WRITTEN INSTRUCTION 1. Under the credit agreement amendment, what minimum Consolidated Book Net Worth must the Borrower maintain?

PROVIDED TEXT.
FOURTH AMENDMENT TO CREDIT AGREEMENT
THIS FOURTH AMENDMENT to Credit Agreement (the "Amendment") is
made as of this 6th day of June, 1997, by and among Sportmart, Inc.
("Borrower"), BT Commercial Corporation, as agent (in its capacity as
agent, "Agent") and BT Commercial Corporation (in its capacity as
lender, "BTCC"), Sanwa Business Credit Corporation ("Sanwa"), LaSalle
National Bank ("LaSalle"), Fleet Capital Corporation ("Fleet"), Xxxxxx
Financial, Inc. ("Xxxxxx"), National Bank of Canada ("NBC"), American
National Bank and Trust Company of Chicago ("American National") and
IBJ Xxxxxxxx Bank and Trust Company ("IBJ"), as Lenders (BTCC, Sanwa,
LaSalle, Fleet, Xxxxxx, NBC, American National and IBJ referred to
collectively as "Lenders")
W I T N E S S E T H:
WHEREAS, Borrower, Agent and Lenders are parties to that certain
Credit Agreement dated as of September 6, 1996 as amended by that
certain Consent and First Amendment to Credit Agreement dated as of
November 21, 1996, that certain Consent and Second Amendment dated as
of January 17, 1997 and that certain Third Amendment to Credit
Agreement dated as of March 26, 1997 (as so amended, the "Credit
Agreement"); and
WHEREAS, Borrower has requested that Agent and Lenders provide
for certain amendments to the Credit Agreement as more fully set forth
herein.
NOW, THEREFORE, in consideration of the mutual agreements herein
contained and other good and valuable consideration, the adequacy of
which is hereby acknowledged, and subject to the terms and conditions
hereof, the parties hereto hereby agree as follows:
SECTION 1. DEFINITIONS. Unless otherwise defined herein, all
capitalized terms shall have the meaning given to them in the Credit
Agreement.
SECTION 2. AMENDMENTS TO CREDIT AGREEMENT.
2.1 Section 8.1 of the Credit Agreement is hereby amended
by deleting such section in its entirety and inserting the
following in lieu thereof:
"8.1 Consolidated Book Net Worth. The Borrower shall
maintain Consolidated Book Net Worth of not less than
$70,000,000 at all times."
2.2 All other provisions of the Credit Agreement shall
remain unchanged.
SECTION 3. CONDITION PRECEDENT. The effectiveness of this
Amendment is expressly conditioned upon the payment by Borrower, on
the date hereof, to Agent for the benefit of Lenders, of an amendment
fee in the amount of $200,000.

RECORDS TO USE.
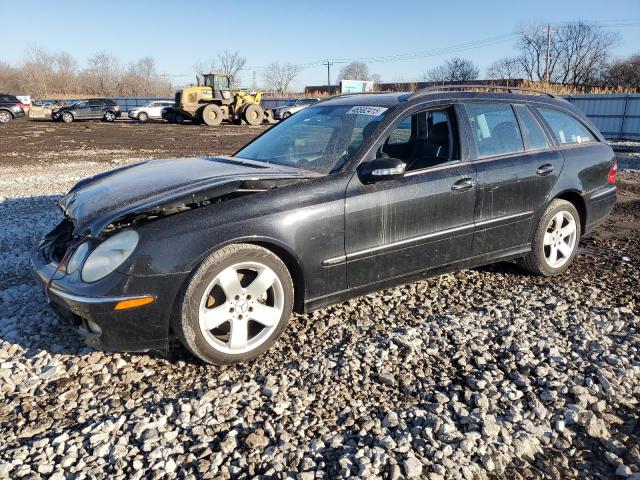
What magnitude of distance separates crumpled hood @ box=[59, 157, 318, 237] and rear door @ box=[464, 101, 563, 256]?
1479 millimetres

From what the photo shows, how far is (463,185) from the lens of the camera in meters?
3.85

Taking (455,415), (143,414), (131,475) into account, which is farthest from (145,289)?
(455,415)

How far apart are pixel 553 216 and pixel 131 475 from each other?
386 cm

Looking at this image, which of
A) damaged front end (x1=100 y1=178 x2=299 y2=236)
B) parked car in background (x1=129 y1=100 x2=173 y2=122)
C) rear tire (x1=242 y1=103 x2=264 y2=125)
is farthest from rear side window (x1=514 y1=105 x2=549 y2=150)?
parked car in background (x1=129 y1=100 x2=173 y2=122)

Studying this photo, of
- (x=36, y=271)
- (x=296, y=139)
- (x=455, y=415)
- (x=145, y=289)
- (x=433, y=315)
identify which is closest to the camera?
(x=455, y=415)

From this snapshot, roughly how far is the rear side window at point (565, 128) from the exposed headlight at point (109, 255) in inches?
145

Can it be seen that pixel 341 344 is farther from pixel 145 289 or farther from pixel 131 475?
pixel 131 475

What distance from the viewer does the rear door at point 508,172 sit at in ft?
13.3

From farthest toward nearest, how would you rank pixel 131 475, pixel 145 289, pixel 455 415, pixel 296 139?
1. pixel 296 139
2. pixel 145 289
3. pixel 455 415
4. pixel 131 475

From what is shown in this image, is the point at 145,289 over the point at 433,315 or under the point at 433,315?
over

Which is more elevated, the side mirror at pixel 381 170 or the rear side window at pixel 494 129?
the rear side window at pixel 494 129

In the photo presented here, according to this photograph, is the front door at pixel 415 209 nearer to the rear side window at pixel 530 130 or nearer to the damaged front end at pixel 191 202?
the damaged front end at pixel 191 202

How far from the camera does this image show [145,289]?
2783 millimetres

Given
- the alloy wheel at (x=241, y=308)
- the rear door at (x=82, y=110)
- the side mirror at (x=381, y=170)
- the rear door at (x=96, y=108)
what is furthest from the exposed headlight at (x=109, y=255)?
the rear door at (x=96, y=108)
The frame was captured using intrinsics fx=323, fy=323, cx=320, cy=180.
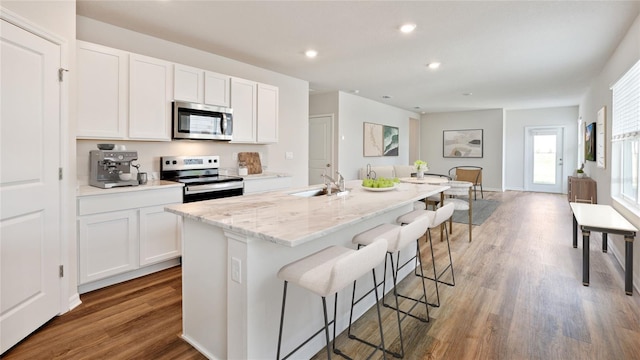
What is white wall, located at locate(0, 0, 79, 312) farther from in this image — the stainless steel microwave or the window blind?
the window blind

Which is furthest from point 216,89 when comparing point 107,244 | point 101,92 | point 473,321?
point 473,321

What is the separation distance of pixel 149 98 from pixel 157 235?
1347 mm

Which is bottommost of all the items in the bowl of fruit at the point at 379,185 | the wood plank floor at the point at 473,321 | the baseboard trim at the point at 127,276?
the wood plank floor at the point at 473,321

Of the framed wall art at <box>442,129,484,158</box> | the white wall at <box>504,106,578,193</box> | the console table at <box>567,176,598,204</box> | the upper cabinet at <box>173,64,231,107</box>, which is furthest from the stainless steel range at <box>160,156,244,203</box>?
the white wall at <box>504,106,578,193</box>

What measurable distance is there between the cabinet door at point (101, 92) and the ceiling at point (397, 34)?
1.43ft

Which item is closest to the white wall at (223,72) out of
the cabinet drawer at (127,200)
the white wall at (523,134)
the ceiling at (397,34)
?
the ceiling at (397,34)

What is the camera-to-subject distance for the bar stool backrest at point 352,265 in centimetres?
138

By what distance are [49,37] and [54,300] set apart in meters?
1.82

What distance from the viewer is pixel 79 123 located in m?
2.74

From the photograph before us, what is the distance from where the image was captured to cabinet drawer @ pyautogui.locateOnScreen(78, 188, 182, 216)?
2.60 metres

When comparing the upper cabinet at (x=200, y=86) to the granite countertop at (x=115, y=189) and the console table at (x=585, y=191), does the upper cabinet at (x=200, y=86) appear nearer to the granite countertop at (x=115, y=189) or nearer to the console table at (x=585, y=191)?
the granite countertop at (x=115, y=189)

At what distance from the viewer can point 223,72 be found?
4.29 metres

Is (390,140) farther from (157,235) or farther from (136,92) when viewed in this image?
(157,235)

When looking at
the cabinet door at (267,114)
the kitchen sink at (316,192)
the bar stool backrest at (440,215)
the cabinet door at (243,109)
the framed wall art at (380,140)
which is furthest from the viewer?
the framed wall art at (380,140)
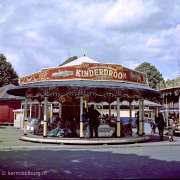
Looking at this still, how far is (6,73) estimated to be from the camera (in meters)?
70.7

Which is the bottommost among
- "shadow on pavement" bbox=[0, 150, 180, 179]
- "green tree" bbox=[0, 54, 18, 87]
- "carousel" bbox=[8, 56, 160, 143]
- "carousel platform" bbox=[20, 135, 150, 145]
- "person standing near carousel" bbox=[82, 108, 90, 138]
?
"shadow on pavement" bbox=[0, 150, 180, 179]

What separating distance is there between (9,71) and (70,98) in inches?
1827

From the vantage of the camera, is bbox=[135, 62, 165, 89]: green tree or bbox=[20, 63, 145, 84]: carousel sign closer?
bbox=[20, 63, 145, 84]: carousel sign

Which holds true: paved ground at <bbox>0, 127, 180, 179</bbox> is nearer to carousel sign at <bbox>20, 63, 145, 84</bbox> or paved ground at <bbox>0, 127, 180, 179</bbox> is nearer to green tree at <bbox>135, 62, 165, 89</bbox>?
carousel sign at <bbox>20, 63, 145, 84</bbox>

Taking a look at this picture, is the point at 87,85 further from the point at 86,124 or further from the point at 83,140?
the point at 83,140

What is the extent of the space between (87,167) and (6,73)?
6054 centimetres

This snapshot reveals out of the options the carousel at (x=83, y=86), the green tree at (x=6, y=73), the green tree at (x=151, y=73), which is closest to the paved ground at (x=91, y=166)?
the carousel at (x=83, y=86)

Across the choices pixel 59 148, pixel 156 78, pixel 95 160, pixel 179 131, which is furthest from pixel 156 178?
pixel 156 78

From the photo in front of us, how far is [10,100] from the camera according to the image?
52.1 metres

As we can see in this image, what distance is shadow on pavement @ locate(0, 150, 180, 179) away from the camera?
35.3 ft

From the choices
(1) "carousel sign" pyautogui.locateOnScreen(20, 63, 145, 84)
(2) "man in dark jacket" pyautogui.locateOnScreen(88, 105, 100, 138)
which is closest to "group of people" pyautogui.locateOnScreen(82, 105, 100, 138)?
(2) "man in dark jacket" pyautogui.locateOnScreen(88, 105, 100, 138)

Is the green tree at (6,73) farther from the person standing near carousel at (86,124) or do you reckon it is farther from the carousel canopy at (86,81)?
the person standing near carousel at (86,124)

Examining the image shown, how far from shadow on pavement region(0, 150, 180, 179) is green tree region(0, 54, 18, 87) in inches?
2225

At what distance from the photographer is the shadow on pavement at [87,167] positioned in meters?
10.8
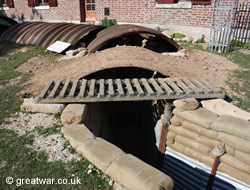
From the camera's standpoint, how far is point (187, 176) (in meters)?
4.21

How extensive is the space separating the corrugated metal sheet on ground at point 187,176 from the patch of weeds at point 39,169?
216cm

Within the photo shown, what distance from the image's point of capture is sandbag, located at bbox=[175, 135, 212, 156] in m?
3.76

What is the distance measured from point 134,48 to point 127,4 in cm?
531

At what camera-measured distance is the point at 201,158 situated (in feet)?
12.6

WRITTEN INSTRUCTION 2. In the records, reproduce the lines from the line with "What measurable distance" up to and including the line with "2.60 metres", with "cabinet drawer" replaced by "kitchen drawer" and nothing else changed.

EXPECTED OUTPUT 1. Not less than $70,000,000 at all times.

EXPECTED OUTPUT 2.
What measurable distance is there between the cabinet door at point (101, 92) and the ceiling at point (397, 34)?
1.43ft

Which item is closest to the white wall at (223,72) out of
the kitchen drawer at (127,200)
the white wall at (523,134)
the ceiling at (397,34)
?
the ceiling at (397,34)

What is the camera-to-subject distance for the bar stool backrest at point 352,265 in centimetres?
138

By what distance are [49,37] and [54,300] set apart in meters?
1.82

What distance from the viewer is pixel 79 123 located in m?
2.74

From the photograph before us, what is the distance from where the image was captured to kitchen drawer @ pyautogui.locateOnScreen(78, 188, 182, 216)?
2.60 metres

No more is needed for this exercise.